The German powerhouse has been striving to make inroads in India and other emerging economies as markets in developed countries become saturated.
"India is a strategic market for us," Volkswagen India president Mahesh Kodumudi said in New Delhi, adding that over the next five to six years the company would invest 15 billion rupees (€185 million) in the country.
Volkswagen, which holds just over two percent of the Indian car market, will pour funds into localizing production in a bid to cut costs and better compete with rivals.
The announcement came as Volkswagen, which entered India in 2001 with the Skoda brand, said in a statement it was launching a newer version of its premium Polo hatchback, priced starting at 499,000 rupees (€6,100).
Volkswagen makes the Polo at its plant in Pune in western India, giving it a niche in the country's crucial small car segment, which accounts for some 70 percent of total domestic sales.
The company also is pushing other increasingly popular lines in India, such as sports utility vehicles and compact sedans.
Volkswagen wants to be the world's top carmaker by 2018, surpassing Toyota and General Motors.
Carmakers have been grappling with a fall in Indian car sales triggered by a sharp slowdown in domestic economic growth and high interest rates.
But analysts say India holds huge promise longer term as the country of 1.25 billion people has one of the world's least-penetrated car markets.

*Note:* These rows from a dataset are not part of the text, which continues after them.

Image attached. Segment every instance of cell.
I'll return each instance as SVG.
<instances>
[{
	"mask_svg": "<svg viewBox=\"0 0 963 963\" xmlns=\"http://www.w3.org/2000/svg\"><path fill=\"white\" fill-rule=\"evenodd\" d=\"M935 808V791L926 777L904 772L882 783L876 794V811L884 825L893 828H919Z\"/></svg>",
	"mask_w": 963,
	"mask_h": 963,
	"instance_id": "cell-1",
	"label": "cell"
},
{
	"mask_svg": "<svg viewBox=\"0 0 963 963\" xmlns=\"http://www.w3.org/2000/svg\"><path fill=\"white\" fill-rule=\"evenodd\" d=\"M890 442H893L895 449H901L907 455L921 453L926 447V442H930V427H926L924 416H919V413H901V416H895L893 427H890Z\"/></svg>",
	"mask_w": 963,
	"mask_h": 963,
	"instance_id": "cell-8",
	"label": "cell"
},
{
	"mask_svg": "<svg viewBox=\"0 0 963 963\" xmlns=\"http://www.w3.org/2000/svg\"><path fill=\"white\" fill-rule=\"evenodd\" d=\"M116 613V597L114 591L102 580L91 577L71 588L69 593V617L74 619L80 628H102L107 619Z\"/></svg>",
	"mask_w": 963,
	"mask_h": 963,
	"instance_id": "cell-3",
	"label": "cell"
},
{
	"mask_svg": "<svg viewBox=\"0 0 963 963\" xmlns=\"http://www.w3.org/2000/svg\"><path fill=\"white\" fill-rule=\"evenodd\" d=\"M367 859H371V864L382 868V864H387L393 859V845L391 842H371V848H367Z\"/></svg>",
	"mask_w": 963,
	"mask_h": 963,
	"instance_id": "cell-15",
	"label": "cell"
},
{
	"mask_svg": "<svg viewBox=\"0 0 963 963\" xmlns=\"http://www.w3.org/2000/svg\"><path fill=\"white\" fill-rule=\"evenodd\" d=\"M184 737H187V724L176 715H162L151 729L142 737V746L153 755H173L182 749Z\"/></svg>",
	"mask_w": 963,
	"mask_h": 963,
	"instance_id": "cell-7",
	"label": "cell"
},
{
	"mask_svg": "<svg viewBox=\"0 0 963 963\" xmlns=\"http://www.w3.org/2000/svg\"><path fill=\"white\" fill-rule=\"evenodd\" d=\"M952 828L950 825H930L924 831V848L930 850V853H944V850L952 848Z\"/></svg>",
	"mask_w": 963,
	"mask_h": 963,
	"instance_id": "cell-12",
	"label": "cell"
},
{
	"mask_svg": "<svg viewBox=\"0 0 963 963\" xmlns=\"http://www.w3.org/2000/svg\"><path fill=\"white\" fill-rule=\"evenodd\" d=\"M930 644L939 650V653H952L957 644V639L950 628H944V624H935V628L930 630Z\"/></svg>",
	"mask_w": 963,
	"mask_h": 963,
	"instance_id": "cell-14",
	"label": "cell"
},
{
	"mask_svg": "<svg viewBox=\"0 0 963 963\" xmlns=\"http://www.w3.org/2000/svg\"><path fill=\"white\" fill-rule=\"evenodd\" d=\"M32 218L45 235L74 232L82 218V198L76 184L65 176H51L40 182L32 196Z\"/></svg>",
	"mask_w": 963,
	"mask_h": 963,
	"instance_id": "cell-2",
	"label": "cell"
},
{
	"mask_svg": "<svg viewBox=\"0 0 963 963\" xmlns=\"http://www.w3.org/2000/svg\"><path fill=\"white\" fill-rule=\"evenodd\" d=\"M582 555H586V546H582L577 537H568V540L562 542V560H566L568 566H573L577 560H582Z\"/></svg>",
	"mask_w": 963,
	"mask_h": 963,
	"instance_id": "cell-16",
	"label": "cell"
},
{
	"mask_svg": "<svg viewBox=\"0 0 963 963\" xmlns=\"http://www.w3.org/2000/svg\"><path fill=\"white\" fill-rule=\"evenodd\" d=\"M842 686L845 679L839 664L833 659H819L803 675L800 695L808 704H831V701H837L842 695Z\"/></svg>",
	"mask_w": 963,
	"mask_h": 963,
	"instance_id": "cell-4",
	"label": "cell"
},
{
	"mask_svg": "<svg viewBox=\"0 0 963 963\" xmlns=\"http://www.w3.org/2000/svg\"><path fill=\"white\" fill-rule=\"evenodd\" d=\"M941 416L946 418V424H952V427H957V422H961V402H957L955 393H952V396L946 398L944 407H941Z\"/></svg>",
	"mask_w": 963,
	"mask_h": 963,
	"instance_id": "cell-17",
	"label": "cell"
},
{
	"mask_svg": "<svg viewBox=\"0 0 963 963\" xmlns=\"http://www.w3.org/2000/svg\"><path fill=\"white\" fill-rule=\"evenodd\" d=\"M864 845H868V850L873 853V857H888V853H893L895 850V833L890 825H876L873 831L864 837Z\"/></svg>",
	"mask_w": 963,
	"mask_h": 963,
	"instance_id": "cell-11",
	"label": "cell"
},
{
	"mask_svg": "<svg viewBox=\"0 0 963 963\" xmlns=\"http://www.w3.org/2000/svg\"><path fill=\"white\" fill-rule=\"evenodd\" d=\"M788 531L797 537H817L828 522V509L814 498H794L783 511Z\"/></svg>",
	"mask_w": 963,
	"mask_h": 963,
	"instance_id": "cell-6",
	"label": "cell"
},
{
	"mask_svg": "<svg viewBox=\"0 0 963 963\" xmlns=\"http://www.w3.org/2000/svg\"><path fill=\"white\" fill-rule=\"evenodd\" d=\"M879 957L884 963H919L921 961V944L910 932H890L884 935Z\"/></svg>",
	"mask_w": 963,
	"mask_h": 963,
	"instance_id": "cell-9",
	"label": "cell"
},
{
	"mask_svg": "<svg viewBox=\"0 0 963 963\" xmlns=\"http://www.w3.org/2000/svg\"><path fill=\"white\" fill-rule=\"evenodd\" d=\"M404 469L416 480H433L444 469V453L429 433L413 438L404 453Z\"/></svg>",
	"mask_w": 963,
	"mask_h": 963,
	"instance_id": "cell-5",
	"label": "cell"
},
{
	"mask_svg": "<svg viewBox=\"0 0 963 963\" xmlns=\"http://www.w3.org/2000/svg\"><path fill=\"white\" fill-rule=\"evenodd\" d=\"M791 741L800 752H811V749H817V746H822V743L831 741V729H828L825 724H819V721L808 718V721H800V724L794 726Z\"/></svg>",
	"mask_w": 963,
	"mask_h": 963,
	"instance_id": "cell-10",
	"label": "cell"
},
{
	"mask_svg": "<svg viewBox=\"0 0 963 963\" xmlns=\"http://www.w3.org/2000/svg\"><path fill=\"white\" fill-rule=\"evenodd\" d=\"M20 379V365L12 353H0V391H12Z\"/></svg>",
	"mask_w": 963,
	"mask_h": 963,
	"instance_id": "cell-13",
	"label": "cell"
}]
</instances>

A new right-wing government came to power in India in May, promising a return to higher economic growth. Volkswagen's announcement was one of the first big foreign investment decisions since the election.
Analysts say a young population, rising incomes and a resurgence in economic expansion will accelerate growth in the Indian car market.
Last month, in what analysts said could be a portent of better times ahead, new Indian car sales made their biggest gains in 10 months, rising 15 percent from a year earlier to 160,232 units, the Society of Indian Automobile Manufacturers said.
Volkswagen said it may make engines in India, adding the western state of Maharashtra would be its first preference for setting up an engine plant, according to the Press Trust of India (PTI) news agency.